▶ _WHAT YOU ARE ASKED TO DO_:
Using the episode recap below, name the team Juri is captain of.

=== EXCERPT ===

The word "miracle" feels very deliberate here, given the background blurb we got at the beginning with Juri. Hmm.

Juri asks Utena to tell her what she knows about her, and it turns out that this includes her being a star student councilor, the captain of the fencing team (granted, the fencing team and student council Venn diagram in this school is a circle, but still, she's the actual captain), and...rumored to have a Way with influence. An intimidating way. Supposedly, she can make a teacher resign from the school and never come back with just a glare.

Anyway, Juri says that what people say about her is true, at least in generalities. She doesn't let Utena ask for any details, though, before she changes subjects to start talking about Utena's growing reputation as a swordswoman. This, of course, prompts Utena to ask about Juri's role in the Rose Bride tournament, being as she's a school councillor, and Juri - without directly answering the question of her own participation in the duels - tells her that she thinks the entire Rose Bride thing is stupid.

Utena agrees, and is glad to finally meet someone who's on the same page as her about this. However, we have an internal memory/monologue thing from Juri about how stupid it is to believe in miracles and how doing so just makes you gullible, vulnerable, and weak. Juri does say out loud that there's no such thing as miracles here (body-switching curry doesn't count I guess), but I don't think Utena quite understands her angle when she repeats that they're of one mind on this.

Utena tends to assume that other people think the same way that she does, to the point of excessive charitability. Utena thinks the tournaments are stupid because you can't own another person. Juri thinks they're stupid because she doesn't believe owning Anthy will actually give anyone world-changing powers.

These are not the same belief. Not even superficially.

Utena gets called in to the office. Sounds like that teacher might have gotten wise to whatever weird deception Juri pulled and is now calling Utena in to continue scolding her over someone else's pet nightmare. Utena bids Juri goodbye and leaves. Then, just a minute later, Anthy (who had been down on the quad below waving high at Utena in the window last we saw) comes over. She starts to pass by Juri, before stopping and turning around.

Hmm.

Maybe I'm being paranoid about Anthy now, but the way this scene was shot...it looks like Anthy deliberately walked a certain distance passed her, waited a moment, and then turned to greet her. Very intentional looking movements at every step along the way. From Juri's perspective, though, it would seem like Anthy walked passed behind her and then did a double take when she realized she'd spotted her at the window there and turned to say hello on an impulse.

Like I said, maybe this is paranoia due to Anthy's colder, more manipulative actions in the previous episode, but it sure looks to me like she's trying to trick Juri into thinking this meeting was unplanned when it actually wasn't.

Anthy hands her a flower. It appears to just be a random act of kindness.

Juri glares at her in silence for a long moment before striking.

=== SUPPLIED DATA ===

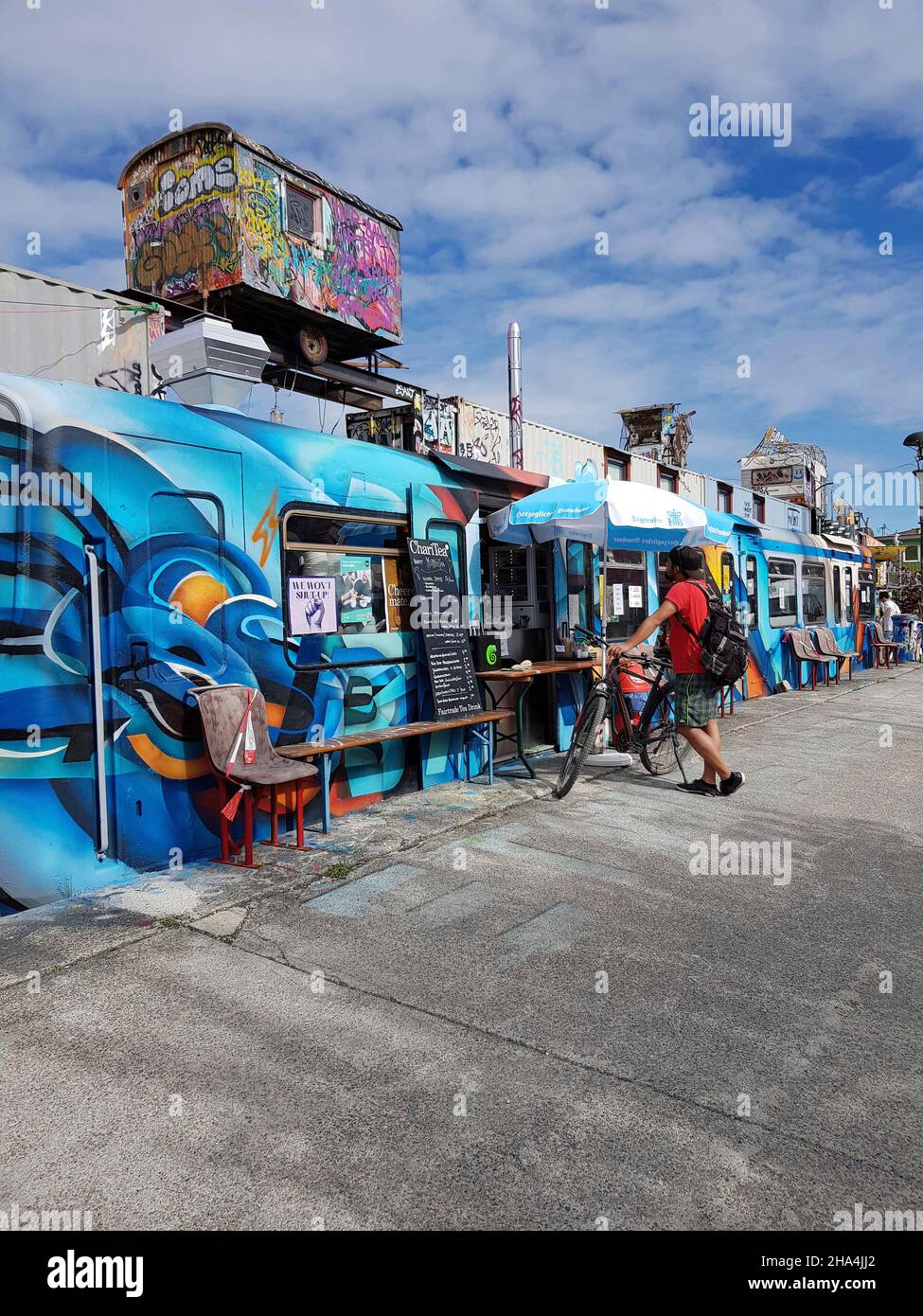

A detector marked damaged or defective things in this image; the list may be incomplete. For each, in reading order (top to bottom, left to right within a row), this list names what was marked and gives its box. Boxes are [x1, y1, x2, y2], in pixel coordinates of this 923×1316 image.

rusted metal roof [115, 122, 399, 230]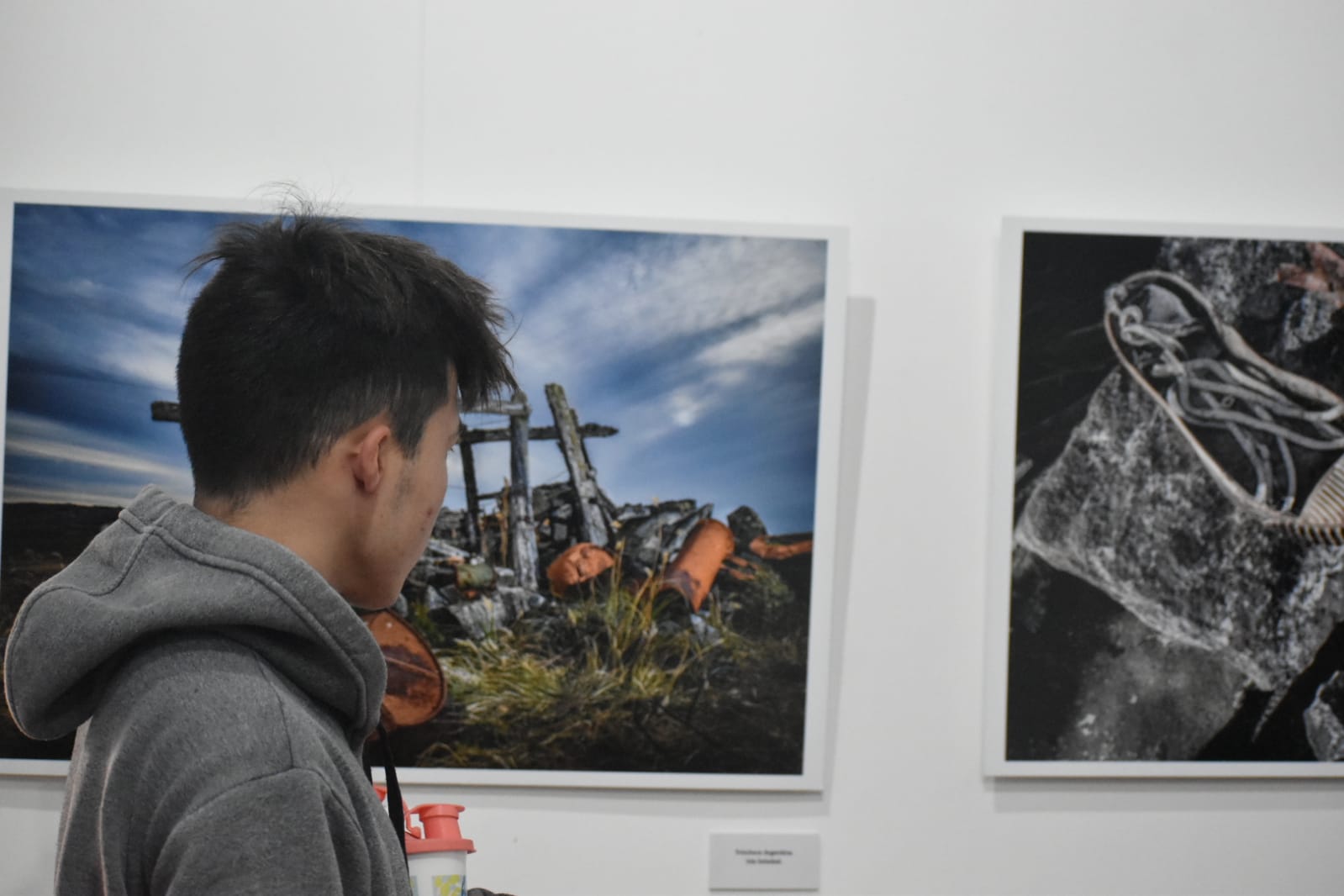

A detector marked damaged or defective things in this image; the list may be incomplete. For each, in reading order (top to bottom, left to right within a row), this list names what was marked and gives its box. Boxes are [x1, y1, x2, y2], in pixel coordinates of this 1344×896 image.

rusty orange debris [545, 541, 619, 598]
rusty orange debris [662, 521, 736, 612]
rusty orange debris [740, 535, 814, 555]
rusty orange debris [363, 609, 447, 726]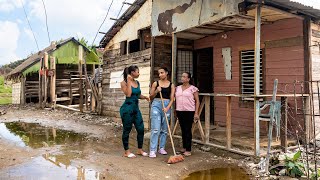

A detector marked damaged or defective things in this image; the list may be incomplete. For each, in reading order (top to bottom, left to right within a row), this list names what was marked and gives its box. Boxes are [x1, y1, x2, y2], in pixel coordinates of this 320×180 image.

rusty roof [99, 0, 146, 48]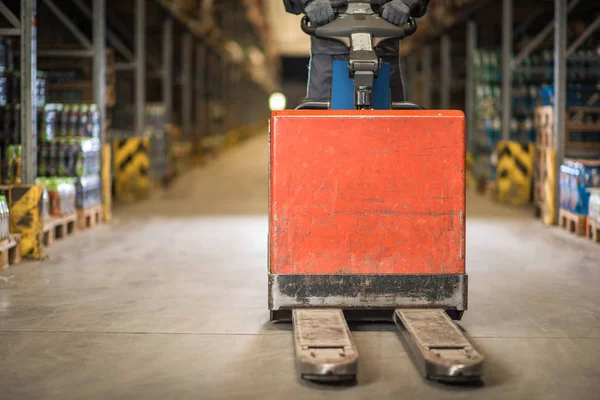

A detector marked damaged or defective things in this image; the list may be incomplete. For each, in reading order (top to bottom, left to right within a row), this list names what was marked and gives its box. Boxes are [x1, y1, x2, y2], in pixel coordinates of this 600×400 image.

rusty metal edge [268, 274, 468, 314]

===
=== SUPPLIED DATA ===

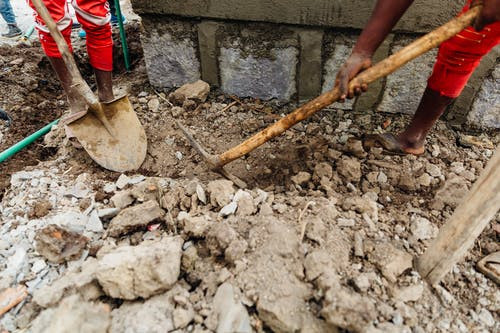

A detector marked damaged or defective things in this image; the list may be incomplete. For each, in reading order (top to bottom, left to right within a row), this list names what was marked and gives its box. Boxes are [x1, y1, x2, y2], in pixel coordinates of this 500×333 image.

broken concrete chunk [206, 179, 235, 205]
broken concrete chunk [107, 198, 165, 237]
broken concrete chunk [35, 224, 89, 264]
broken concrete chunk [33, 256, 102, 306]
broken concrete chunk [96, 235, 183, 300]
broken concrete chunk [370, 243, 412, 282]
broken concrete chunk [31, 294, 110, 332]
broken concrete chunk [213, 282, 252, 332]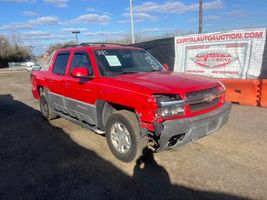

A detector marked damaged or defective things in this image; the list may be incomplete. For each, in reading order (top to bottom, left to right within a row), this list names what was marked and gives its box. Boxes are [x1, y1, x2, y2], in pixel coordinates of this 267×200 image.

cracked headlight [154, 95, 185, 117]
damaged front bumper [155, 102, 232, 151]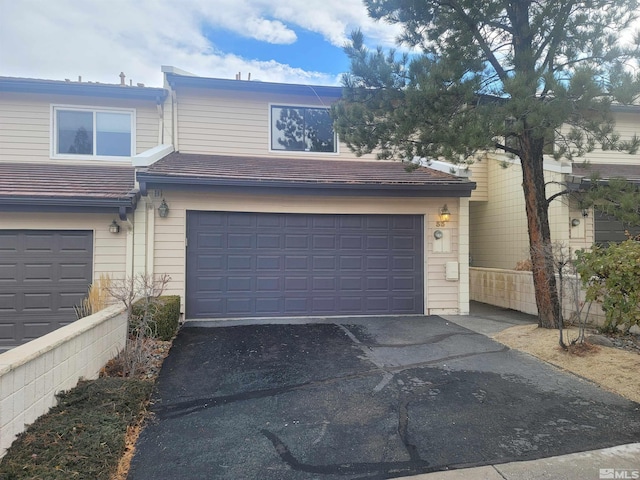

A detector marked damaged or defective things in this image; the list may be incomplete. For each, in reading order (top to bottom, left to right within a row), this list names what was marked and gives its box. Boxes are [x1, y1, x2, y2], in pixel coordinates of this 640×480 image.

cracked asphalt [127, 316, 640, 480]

===
=== SUPPLIED DATA ===

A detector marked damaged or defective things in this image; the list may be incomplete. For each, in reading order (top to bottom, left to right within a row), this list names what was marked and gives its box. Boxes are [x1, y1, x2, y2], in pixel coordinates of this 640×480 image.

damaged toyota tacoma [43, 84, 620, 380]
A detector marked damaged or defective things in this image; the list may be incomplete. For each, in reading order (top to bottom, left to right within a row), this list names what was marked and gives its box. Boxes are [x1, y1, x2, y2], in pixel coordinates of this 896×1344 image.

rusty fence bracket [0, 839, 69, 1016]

===

▶ _ANSWER TO THIS TASK_:
The fencing team.